» Work to do:
Collect every line in the records below that contains the string "covered", keeping them in their original order.

» Available data:
►

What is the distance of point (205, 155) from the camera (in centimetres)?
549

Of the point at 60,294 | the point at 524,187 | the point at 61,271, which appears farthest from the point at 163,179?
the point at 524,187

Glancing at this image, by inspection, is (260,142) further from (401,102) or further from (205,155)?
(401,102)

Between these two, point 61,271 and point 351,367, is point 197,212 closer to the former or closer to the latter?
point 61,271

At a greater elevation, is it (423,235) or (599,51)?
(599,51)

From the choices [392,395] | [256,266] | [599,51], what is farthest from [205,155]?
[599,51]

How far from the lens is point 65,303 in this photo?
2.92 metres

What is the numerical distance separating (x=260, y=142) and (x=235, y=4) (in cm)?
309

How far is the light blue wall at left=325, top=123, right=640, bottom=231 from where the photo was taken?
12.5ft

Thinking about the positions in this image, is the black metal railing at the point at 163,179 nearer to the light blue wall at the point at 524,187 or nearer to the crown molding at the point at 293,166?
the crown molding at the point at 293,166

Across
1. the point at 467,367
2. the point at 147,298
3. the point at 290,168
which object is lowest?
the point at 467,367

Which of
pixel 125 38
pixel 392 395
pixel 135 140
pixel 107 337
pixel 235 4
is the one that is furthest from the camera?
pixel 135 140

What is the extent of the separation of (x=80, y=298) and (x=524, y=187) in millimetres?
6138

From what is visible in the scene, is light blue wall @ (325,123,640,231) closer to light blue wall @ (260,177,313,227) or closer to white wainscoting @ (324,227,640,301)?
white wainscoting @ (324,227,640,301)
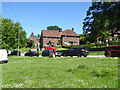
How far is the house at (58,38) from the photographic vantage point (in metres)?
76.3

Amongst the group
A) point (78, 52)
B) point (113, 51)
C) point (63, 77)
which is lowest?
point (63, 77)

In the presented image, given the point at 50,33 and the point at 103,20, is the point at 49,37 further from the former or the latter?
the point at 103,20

◄
►

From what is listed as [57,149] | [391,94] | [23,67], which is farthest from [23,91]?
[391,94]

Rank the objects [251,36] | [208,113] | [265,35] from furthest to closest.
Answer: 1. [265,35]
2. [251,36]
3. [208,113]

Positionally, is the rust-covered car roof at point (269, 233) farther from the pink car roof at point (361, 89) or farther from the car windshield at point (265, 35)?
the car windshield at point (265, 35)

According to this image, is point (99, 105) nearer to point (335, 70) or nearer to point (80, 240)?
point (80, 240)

◄
►

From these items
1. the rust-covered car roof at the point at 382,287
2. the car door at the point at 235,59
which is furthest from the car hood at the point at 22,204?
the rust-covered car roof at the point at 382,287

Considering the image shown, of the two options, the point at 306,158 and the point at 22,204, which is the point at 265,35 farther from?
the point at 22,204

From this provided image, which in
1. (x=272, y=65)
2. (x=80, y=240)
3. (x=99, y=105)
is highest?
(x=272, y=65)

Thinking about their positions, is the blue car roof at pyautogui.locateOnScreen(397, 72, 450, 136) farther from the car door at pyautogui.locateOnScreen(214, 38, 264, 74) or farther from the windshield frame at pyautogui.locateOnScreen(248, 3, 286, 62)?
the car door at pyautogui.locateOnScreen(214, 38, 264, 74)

◄

» Solved exercise:
Positionally, is the rust-covered car roof at point (269, 233) farther from the pink car roof at point (361, 89) or farther from the car windshield at point (265, 35)?
1. the rust-covered car roof at the point at 382,287
the rust-covered car roof at the point at 382,287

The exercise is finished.